The Revelatory Duck, and others

At this new Thai restaurant, flavours are 3D and spice mixes, your own.

Written by Shantanu David |
Updated: June 8, 2014 4:41:00 am
Interiors of Dao. Interiors of Dao.

Bangkok is an inevitable option when discussing holiday plans for the summer. Bereft as our life is of such luxuries we instead head to Dao, a newly opened Thai restaurant in GK1 to get high on Thai, without getting sand between our toes. The restaurant is located on the first floor; the middle of three sister establishments that have set up shop there, the other two being a dimsum-tea house and an Asian bar.

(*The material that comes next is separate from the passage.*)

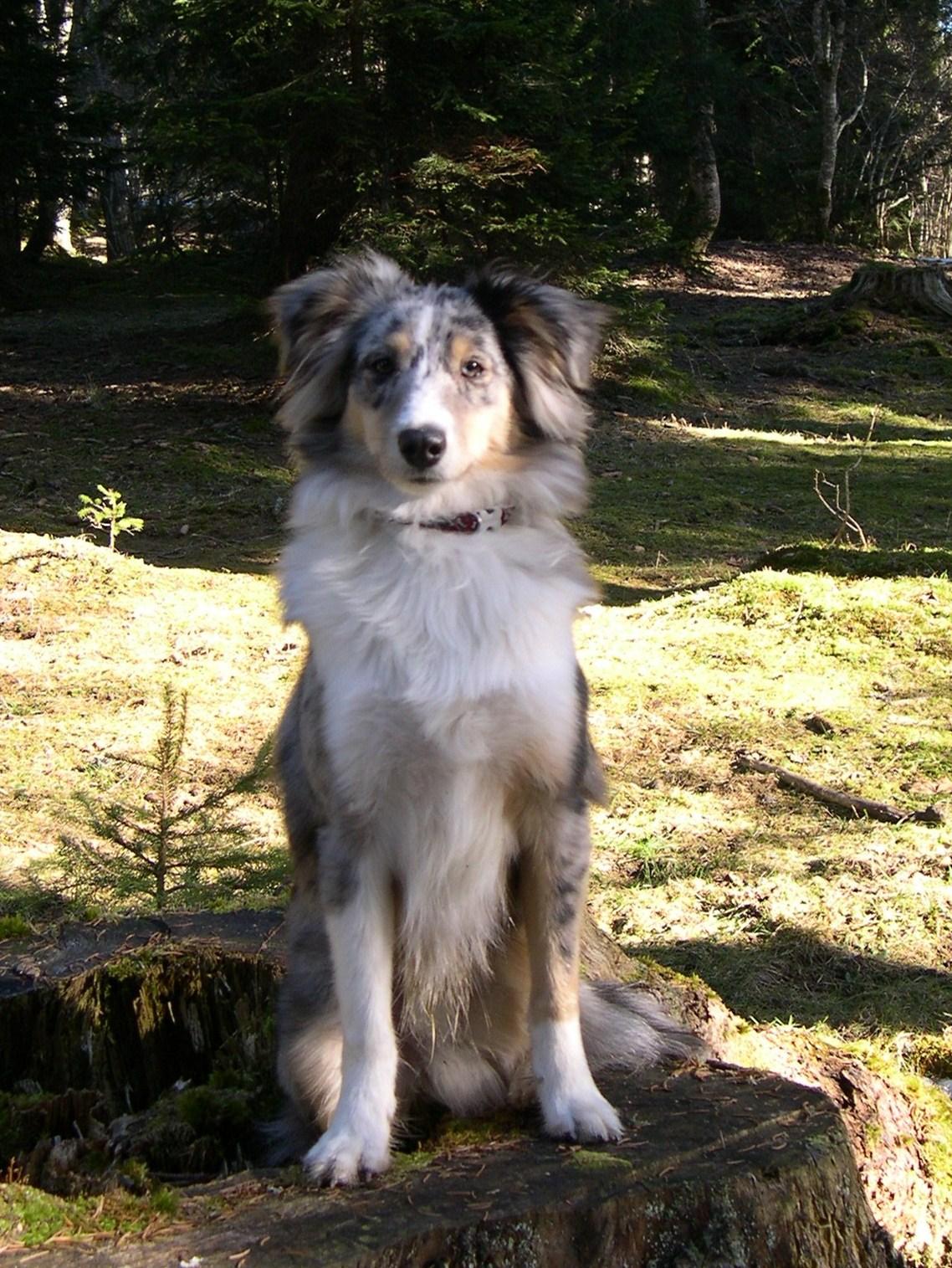 Blog Du Canton De Neuchatel Petits Chiots A Adopter Samoyede Shetland Berger Australien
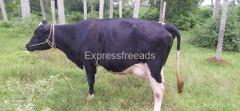 HF Cow For Sale In Malur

The menu is as long as the nation’s coastline, with something for everyone. Apart from the pages and pages of dishes, what we like most are the different spices and oils on each table, that come with a mixing bowl to create a dip in. There is chilli oil, roasted garlic and peppers and a spicy soy sauce, which you can blend for your own spice mix.

We begin our meal with the Baked Pork Puffs and the Narmtok Ped, a salad of grilled duck fillet in a spicy roasted rice sauce. The duck wades in first and is a revelation from the first bite consisting as it does crisp duck morsels with skin intact, tossed in a piquant rice bits-flecked sauce. But it’s really the fresh mint and basil leaves that the duck is tossed with that add a whole new dimension to the dish, like leafy 3D glasses if you will. Not to be left behind, the pork puffs are equally good if not as startling. Encased in a warm puff pastry with sesame seeds and a honey glaze, the pork is cooked to a melting consistency and to a degree of dessert-like sweetness making it a palpable hit, when combined with our concocted dip.

For our mains, we order the Lamb Massaman Curry with some steamed sticky rice and the Phad Cha Koong Mung Korn, the latter being lobster stir fried with bamboo shoots and greens in a spicy basil sauce and not a composite dish made up of members of the nu-metal band, as we first thought. The Massaman curry, a sweet and sour gravy dish derived from the cuisine of Thailand’s Muslim minority, is pleasing with the sticky grained rice without the wow factor of the starters. The lobster, complete with head and tail without the middle shell (the meat having all been scooped out and placed between the lobster’s extremities, along with a garden of greens), is succulent in its spicy gravy.

To round up our meal, we have the Tim Kao-Neaw which translates into home made vanilla ice cream with sticky rice and mango sauce, an appreciable summer dessert.